===== Quoted text

THEN, later in the service our music minister sang, and I totally lost it again. He wrote one of our letters of recommendation for our adoption, and it just reminded me how blessed we are with our church family. I did not have any tissues, and then DH started tearing up, and I'm sure everyone in the choir AND the choir director saw me crying like a baby. I had to use my hands to wipe away tears and tear-related facial fluids. I seriously almost used my shirt. Then I started laughing (not out loud), but it was one of those crazy, belly laughs you get sometimes. I was afraid someone was going to come down out of the choir loft and give me a sedative. I'm surprised I didn't snort.

This isn't meant to be depressing. I just really felt like God spoke to me in church last Sunday about how much pain there is in the world but that Jesus came so that we would know peace instead. Also, that it is my job to spread the gospel so that others would have the same hope as I do. I am shy about talking to others about Christ - I really wish that I weren't. Maybe experiences like Sunday's will add up to make me more outspoken about what our Lord has done for us.

==========

Tasks to carry out »
1) Transcribe the church service post from "THEN, later in" up to and including "I didn't snort.".
2) Pick up the church service post after its final sentence and continue writing it.
The lines that come next are drawn from a separate source.

===== Material supplied

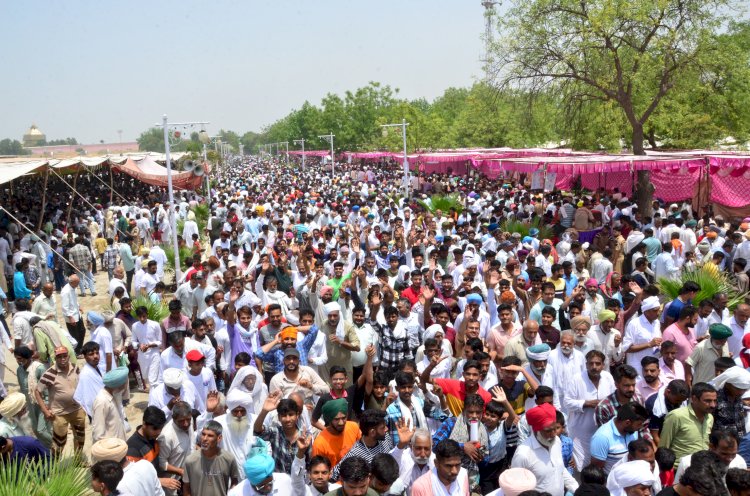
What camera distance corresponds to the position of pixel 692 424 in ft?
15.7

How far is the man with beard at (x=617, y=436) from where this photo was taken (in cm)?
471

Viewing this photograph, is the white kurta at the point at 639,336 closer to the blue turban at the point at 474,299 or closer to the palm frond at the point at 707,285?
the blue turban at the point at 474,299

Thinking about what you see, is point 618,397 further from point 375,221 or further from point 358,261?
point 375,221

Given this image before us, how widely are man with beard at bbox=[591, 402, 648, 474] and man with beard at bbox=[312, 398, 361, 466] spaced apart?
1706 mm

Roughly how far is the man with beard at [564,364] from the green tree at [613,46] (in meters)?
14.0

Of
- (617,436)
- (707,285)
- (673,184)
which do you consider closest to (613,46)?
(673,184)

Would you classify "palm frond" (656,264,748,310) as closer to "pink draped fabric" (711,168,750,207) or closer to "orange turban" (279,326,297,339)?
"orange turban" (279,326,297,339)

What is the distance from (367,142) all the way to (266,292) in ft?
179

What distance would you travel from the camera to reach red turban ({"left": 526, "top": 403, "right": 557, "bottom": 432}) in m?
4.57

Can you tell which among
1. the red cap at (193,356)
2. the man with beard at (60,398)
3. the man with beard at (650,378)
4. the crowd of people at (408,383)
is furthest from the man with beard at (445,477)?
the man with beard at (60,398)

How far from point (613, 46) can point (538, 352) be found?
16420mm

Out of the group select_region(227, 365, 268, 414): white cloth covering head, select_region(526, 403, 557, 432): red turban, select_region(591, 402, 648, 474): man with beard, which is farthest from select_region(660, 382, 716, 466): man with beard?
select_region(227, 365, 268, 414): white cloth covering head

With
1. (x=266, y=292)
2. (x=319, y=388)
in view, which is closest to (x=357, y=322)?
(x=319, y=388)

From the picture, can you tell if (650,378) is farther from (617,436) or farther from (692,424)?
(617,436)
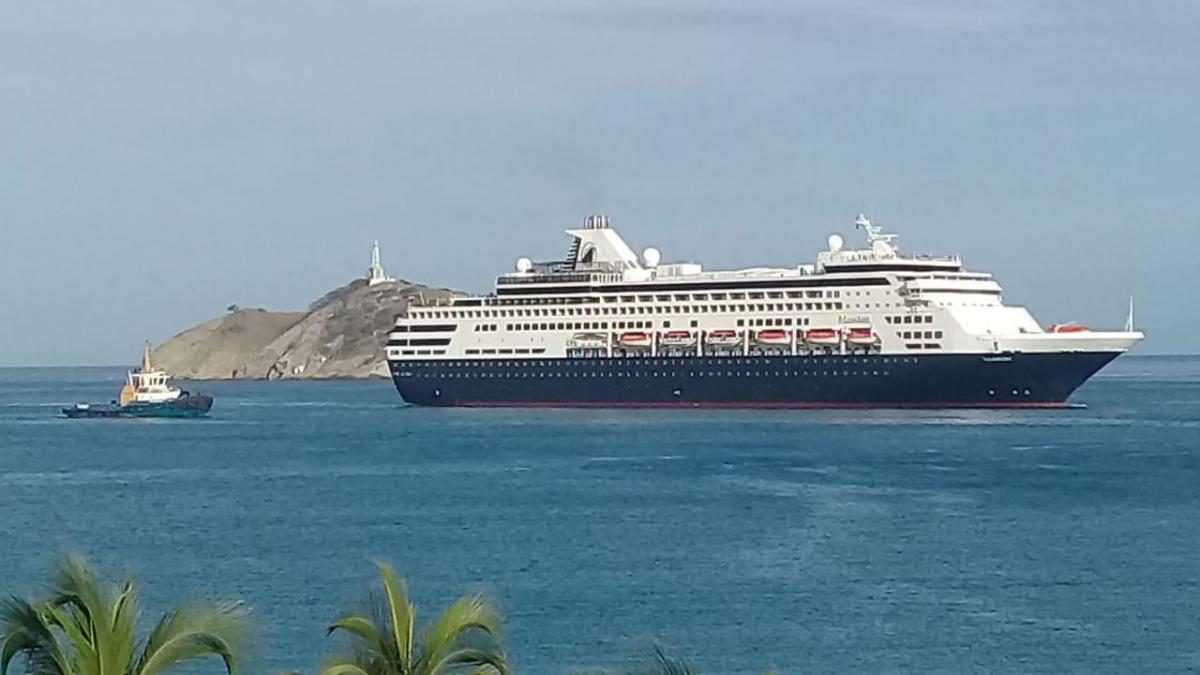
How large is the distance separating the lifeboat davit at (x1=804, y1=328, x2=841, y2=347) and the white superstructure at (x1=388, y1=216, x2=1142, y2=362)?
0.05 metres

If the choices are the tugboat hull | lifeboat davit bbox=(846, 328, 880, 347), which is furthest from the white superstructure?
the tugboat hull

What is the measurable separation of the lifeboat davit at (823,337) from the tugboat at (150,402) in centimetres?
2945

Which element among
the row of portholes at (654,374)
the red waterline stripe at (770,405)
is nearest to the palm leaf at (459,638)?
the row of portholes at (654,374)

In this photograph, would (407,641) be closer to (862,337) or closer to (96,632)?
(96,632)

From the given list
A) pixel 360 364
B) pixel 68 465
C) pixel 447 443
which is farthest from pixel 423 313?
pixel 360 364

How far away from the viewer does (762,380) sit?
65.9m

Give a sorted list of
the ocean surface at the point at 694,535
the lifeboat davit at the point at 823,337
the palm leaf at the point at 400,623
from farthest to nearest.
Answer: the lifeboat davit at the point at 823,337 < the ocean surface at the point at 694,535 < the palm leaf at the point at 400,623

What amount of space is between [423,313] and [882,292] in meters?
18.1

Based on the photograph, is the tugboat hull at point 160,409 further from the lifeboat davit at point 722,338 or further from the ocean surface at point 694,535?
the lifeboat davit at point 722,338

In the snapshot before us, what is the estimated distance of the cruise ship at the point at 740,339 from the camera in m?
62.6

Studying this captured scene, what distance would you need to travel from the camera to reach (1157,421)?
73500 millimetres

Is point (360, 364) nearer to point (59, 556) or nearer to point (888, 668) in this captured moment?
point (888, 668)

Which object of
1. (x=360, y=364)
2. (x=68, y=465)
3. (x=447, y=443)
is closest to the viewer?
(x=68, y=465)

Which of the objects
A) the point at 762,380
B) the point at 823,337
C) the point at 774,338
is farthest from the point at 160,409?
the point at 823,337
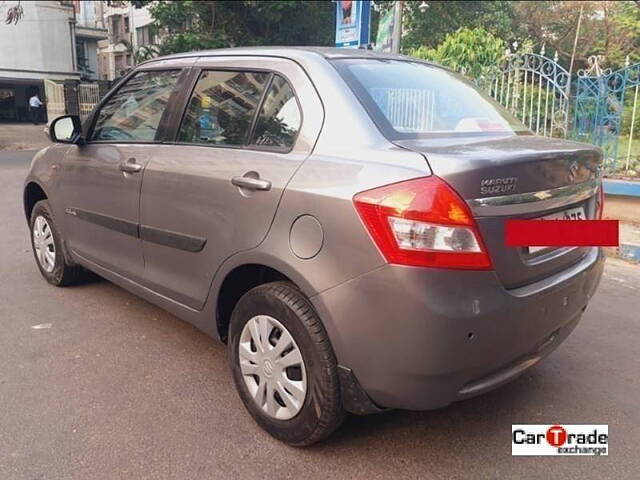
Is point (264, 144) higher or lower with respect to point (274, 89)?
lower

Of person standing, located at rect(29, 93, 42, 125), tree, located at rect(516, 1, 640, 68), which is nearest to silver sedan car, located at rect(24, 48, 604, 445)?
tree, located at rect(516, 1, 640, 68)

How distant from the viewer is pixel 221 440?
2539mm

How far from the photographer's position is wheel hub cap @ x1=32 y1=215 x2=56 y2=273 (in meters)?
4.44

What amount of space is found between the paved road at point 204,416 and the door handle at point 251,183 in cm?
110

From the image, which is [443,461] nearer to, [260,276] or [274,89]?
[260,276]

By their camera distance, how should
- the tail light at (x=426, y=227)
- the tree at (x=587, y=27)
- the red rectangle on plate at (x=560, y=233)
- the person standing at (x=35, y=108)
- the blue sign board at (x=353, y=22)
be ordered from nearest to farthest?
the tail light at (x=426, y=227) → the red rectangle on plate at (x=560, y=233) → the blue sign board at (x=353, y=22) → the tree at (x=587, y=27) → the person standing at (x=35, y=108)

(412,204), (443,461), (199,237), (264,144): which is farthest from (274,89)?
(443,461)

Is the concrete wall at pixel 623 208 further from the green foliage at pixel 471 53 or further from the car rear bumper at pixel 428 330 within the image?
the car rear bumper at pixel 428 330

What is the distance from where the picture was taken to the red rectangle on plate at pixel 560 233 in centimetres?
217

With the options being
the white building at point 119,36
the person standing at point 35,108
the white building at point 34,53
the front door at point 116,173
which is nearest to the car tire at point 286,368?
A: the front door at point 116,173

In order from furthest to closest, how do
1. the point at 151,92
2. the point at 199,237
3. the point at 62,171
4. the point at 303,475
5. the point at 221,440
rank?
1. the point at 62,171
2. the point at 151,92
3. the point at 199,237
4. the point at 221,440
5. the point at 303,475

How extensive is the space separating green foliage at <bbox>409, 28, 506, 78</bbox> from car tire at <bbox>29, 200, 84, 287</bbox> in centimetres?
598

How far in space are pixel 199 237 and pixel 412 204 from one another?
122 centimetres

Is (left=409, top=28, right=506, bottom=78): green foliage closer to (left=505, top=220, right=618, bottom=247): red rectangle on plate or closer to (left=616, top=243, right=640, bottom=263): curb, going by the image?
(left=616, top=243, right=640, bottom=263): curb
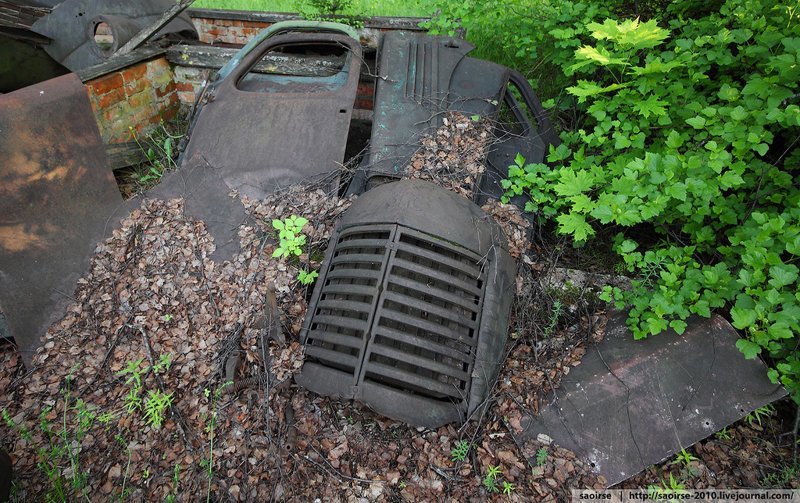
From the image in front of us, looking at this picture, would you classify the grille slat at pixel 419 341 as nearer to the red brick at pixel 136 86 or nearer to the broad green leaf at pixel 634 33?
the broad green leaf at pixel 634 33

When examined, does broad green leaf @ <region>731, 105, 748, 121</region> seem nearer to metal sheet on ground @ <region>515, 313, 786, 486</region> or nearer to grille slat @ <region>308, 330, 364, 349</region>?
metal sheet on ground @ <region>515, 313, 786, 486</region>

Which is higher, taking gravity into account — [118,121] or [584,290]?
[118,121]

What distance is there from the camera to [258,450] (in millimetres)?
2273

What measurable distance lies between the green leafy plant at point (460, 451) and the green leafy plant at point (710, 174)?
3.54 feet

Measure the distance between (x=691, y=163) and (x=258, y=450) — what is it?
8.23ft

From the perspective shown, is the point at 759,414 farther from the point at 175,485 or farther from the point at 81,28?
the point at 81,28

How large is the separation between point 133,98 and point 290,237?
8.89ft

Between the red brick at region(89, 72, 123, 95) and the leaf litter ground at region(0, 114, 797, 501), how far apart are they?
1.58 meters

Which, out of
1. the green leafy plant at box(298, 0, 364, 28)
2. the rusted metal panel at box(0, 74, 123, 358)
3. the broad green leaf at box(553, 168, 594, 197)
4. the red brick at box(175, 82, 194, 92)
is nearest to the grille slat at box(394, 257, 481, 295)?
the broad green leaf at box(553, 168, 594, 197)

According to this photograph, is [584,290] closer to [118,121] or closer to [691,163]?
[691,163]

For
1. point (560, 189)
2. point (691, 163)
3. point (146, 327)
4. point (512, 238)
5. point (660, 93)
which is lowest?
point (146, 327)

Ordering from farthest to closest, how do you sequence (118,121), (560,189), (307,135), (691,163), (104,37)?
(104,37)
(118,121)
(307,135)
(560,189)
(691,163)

==========

Answers for this exercise »
1)
THEN, later in the service our music minister sang, and I totally lost it again. He wrote one of our letters of recommendation for our adoption, and it just reminded me how blessed we are with our church family. I did not have any tissues, and then DH started tearing up, and I'm sure everyone in the choir AND the choir director saw me crying like a baby. I had to use my hands to wipe away tears and tear-related facial fluids. I seriously almost used my shirt. Then I started laughing (not out loud), but it was one of those crazy, belly laughs you get sometimes. I was afraid someone was going to come down out of the choir loft and give me a sedative. I'm surprised I didn't snort.

2)
If you didn't walk away, and you have questions, let me know! I tell you, I was not always this way - I was 26 when I accepted Christ as my personal Lord and Savior. It is never too late, and He wants to have you.

Love,
Amy

5 comments:

~e. said...

Hello,

i don't know if you are open to these types of comments or not. i wandered onto your blog because i am a birthparent, and have an interest in adoption stories.

i'm not trying to take away from your experience, but thought you might appreciate other perspectives as well. If not, i apologize for encroaching on your space, and i'm certain you have the capability to delete this, so please feel free.

i have had quite the opposite experience from you. i grew up in the Christian faith and spent a lot of years in torment. As i grew up and started asking my own questions and searching my heart for answers i decided i didn't believe in God after all.

Being freed from the guilt and dogma of the church has been momumental in my life. i am able to live now, grateful for the destiny i and my family are able to make for ourselves. i work hard for what i need and want, rather than pray for it. i live every day sucking the marrow out of life, because i know that this is all there is. i sense a connection to the Universe in a way that is wholly without God but also entirely real.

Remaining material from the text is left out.